*TASK SET:*
1. Which actors does the film description name as starring in the movie? List all of them.
2. Copy the entries word for word, from their first line through the line containing "top-left (491, 468), bottom-right (499, 470)", with both ends included.

──────── SOURCE TEXT ────────

Sakhavinte Priyasakhi ()  is a 2018 Indian Malayalam-language political thriller film written and directed by Sidheeque Thamarasseri. Starring Sudheer Karamana, Neha Saxena, Amit Jolly, Salim Kumar, Kalabhavan Shajohn, and Shine Tom Chacko. The film was released in India on 5 January 2018.

Synopsis

Rohini is the widow of a Communist leader in Kannur. Rohini's husband is killed in a political fight, soon after their marriage. The movie narrates the life of Rohini after the death of her husband.

──────── RECORDED INFORMATION ────────

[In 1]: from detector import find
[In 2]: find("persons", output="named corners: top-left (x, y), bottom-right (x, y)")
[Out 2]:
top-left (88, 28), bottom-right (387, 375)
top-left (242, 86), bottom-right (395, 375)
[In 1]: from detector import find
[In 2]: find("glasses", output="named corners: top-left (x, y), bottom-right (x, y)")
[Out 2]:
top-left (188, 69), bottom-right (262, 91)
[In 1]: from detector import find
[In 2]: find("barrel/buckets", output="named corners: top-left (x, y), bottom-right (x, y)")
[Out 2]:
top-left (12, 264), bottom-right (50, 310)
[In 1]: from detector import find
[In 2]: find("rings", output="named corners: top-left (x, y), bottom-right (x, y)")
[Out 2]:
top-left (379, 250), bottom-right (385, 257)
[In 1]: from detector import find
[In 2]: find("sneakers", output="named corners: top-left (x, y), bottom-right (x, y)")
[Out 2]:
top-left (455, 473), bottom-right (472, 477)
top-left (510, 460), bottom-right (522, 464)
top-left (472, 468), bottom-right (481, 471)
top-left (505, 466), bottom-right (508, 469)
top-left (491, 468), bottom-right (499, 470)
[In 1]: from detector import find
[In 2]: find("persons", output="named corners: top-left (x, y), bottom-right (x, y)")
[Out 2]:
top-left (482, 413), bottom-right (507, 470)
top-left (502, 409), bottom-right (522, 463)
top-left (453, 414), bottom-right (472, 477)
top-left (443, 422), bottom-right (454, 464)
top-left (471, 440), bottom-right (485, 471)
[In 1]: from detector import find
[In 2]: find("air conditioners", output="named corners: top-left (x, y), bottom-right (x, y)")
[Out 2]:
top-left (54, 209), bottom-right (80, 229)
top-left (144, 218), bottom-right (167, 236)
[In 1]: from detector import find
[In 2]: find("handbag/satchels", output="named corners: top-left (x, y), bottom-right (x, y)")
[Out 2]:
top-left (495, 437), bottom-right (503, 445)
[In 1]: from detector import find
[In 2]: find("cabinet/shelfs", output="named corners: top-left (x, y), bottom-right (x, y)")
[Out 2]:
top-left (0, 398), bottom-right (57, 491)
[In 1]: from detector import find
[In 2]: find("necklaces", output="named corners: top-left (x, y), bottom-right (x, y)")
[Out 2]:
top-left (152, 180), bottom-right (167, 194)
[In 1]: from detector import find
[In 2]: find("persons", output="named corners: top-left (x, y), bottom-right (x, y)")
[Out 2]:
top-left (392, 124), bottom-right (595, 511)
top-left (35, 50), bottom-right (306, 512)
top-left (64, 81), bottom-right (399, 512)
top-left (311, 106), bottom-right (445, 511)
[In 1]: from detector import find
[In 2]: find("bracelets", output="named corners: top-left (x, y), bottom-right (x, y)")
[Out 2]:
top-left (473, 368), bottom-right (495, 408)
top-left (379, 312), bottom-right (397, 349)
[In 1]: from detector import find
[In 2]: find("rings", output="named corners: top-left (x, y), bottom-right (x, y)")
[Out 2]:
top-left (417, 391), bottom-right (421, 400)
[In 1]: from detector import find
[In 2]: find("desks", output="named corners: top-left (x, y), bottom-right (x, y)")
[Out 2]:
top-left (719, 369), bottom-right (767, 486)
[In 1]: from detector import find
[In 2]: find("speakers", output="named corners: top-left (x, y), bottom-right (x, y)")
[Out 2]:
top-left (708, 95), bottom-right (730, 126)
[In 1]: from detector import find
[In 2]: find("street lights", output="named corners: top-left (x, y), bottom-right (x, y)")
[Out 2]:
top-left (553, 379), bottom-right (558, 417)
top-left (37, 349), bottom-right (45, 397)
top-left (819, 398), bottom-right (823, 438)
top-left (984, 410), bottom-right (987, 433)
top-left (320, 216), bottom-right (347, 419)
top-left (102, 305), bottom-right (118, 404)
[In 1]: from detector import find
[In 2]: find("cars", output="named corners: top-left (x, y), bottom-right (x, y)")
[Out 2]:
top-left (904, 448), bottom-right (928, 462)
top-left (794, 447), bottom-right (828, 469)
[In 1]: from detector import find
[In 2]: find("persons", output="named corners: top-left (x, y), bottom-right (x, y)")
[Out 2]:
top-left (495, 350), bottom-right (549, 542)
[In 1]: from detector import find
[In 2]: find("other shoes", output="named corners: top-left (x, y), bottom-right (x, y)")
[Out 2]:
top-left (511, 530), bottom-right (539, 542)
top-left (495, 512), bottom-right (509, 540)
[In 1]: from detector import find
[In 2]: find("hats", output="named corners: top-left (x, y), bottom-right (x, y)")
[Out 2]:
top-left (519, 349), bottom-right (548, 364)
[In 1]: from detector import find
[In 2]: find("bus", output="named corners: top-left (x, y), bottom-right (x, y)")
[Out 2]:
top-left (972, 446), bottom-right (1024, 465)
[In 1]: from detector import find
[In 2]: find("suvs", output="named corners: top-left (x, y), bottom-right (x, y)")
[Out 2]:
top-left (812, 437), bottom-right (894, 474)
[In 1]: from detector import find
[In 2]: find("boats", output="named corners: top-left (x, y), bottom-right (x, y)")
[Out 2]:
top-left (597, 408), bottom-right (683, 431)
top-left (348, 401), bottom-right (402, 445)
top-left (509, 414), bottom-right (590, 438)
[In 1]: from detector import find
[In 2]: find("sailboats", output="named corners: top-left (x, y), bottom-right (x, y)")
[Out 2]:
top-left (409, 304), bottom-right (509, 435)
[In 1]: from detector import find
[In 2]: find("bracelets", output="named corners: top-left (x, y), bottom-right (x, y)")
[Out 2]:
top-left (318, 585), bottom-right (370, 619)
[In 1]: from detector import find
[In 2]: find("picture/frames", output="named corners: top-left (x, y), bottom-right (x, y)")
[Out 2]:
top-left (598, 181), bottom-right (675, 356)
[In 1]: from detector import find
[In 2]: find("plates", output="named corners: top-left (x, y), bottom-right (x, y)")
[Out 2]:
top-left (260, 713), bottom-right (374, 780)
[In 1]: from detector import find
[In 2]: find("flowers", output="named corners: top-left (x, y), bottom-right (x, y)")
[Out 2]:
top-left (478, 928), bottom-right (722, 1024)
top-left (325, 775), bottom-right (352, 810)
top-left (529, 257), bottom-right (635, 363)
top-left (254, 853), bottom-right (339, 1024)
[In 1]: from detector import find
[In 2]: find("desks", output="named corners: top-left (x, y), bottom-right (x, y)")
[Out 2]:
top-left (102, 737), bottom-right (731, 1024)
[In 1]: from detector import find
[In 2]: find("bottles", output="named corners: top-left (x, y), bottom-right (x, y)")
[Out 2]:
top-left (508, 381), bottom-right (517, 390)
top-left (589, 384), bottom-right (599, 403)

────────

*SOLUTIONS TO EACH TASK:*
1. Sudheer Karamana, Neha Saxena, Amit Jolly, Salim Kumar, Kalabhavan Shajohn, and Shine Tom Chacko.

2.
[In 1]: from detector import find
[In 2]: find("persons", output="named corners: top-left (x, y), bottom-right (x, y)")
[Out 2]:
top-left (88, 28), bottom-right (387, 375)
top-left (242, 86), bottom-right (395, 375)
[In 1]: from detector import find
[In 2]: find("glasses", output="named corners: top-left (x, y), bottom-right (x, y)")
[Out 2]:
top-left (188, 69), bottom-right (262, 91)
[In 1]: from detector import find
[In 2]: find("barrel/buckets", output="named corners: top-left (x, y), bottom-right (x, y)")
[Out 2]:
top-left (12, 264), bottom-right (50, 310)
[In 1]: from detector import find
[In 2]: find("rings", output="named corners: top-left (x, y), bottom-right (x, y)")
[Out 2]:
top-left (379, 250), bottom-right (385, 257)
[In 1]: from detector import find
[In 2]: find("sneakers", output="named corners: top-left (x, y), bottom-right (x, y)")
[Out 2]:
top-left (455, 473), bottom-right (472, 477)
top-left (510, 460), bottom-right (522, 464)
top-left (472, 468), bottom-right (481, 471)
top-left (505, 466), bottom-right (508, 469)
top-left (491, 468), bottom-right (499, 470)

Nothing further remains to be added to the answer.